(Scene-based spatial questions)
--------------------------------

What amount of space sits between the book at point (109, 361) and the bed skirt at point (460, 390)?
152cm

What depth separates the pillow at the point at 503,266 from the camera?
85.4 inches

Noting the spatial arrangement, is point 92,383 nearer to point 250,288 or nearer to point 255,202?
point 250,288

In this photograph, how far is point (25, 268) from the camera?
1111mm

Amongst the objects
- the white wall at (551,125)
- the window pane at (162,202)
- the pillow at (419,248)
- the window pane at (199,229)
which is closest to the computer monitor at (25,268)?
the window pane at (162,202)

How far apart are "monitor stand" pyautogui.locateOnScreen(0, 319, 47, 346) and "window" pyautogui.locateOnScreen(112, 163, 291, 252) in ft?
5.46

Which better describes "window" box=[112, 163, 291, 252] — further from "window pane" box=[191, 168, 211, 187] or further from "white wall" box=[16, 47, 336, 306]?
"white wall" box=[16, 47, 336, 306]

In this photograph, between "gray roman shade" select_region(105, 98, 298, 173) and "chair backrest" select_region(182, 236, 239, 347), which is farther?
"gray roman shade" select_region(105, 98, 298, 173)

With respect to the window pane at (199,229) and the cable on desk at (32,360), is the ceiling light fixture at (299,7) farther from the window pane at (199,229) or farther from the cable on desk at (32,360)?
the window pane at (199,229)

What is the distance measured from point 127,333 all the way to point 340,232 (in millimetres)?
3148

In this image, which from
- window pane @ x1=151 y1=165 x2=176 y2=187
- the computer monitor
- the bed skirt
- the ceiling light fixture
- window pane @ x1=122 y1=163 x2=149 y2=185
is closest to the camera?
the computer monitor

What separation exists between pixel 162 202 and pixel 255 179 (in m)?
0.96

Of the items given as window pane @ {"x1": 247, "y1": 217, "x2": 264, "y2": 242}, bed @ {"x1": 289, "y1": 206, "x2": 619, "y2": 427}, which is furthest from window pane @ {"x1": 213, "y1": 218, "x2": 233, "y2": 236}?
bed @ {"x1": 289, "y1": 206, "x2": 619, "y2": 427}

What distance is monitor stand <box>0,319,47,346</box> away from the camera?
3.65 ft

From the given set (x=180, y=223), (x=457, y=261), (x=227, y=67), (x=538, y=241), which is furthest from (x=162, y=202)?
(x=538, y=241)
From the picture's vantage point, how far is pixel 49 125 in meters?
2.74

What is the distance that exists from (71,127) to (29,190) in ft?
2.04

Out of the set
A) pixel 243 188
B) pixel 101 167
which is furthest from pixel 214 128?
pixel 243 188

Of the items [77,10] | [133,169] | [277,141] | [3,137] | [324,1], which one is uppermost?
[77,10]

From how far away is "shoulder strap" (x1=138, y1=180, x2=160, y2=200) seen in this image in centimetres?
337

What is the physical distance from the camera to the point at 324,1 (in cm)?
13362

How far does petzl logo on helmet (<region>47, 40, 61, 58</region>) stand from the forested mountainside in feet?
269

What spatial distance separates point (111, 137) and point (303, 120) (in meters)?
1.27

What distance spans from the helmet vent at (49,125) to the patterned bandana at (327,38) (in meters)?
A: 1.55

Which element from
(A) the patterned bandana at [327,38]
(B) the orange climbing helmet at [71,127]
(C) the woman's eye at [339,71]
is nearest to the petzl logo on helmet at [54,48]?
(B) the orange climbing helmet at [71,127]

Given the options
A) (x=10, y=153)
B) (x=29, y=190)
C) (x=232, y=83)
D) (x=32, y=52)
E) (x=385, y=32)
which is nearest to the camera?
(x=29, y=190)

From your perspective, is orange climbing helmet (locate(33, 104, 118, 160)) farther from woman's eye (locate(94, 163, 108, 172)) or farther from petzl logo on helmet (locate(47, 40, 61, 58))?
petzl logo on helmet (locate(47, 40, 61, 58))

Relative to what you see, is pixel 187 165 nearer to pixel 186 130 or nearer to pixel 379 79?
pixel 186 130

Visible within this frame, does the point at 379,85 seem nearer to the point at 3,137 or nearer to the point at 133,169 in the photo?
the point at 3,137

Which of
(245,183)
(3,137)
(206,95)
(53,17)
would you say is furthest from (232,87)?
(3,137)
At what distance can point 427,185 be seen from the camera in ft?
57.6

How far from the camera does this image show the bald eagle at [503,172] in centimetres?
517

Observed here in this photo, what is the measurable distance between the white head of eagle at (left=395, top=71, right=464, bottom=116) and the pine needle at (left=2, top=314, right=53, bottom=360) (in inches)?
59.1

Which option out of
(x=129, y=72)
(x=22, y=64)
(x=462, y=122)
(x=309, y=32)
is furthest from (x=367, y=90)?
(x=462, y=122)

--------------------------------

__Aim of the exercise__
Repeat word for word the lines running from the line containing "What is the physical" to the end of the entries above, inclusive.

__Exercise response__
What is the physical distance from the camera to the point at 324,1 (in cm)?
13362

How far does petzl logo on helmet (<region>47, 40, 61, 58</region>) stand from the forested mountainside in feet?
269

What spatial distance separates point (111, 137) and point (303, 120) (in meters)?
1.27

What distance spans from the helmet vent at (49,125) to the patterned bandana at (327,38) (in meters)?
A: 1.55

Which element from
(A) the patterned bandana at [327,38]
(B) the orange climbing helmet at [71,127]
(C) the woman's eye at [339,71]
is nearest to the petzl logo on helmet at [54,48]?
(B) the orange climbing helmet at [71,127]

Given the options
A) (x=10, y=153)
B) (x=29, y=190)
C) (x=232, y=83)
D) (x=32, y=52)
E) (x=385, y=32)
which is nearest to the camera?
(x=29, y=190)

From your perspective, is orange climbing helmet (locate(33, 104, 118, 160)) farther from woman's eye (locate(94, 163, 108, 172)) or farther from petzl logo on helmet (locate(47, 40, 61, 58))?
petzl logo on helmet (locate(47, 40, 61, 58))

Relative to what you see, is pixel 187 165 nearer to pixel 186 130 or nearer to pixel 379 79?
pixel 186 130

Visible within this frame, does the point at 379,85 seem nearer to the point at 3,137 or nearer to the point at 133,169 in the photo?
the point at 3,137

Which of
(245,183)
(3,137)
(206,95)
(53,17)
would you say is furthest from (232,87)?
(3,137)
At what distance can point 427,185 be seen from the camera in ft?
57.6

How far from the camera does this image show the bald eagle at [503,172] in centimetres?
517

Observed here in this photo, what is the measurable distance between the white head of eagle at (left=395, top=71, right=464, bottom=116) and the pine needle at (left=2, top=314, right=53, bottom=360) (in inches)?
59.1

Which option out of
(x=129, y=72)
(x=22, y=64)
(x=462, y=122)
(x=309, y=32)
is furthest from (x=367, y=90)?
(x=462, y=122)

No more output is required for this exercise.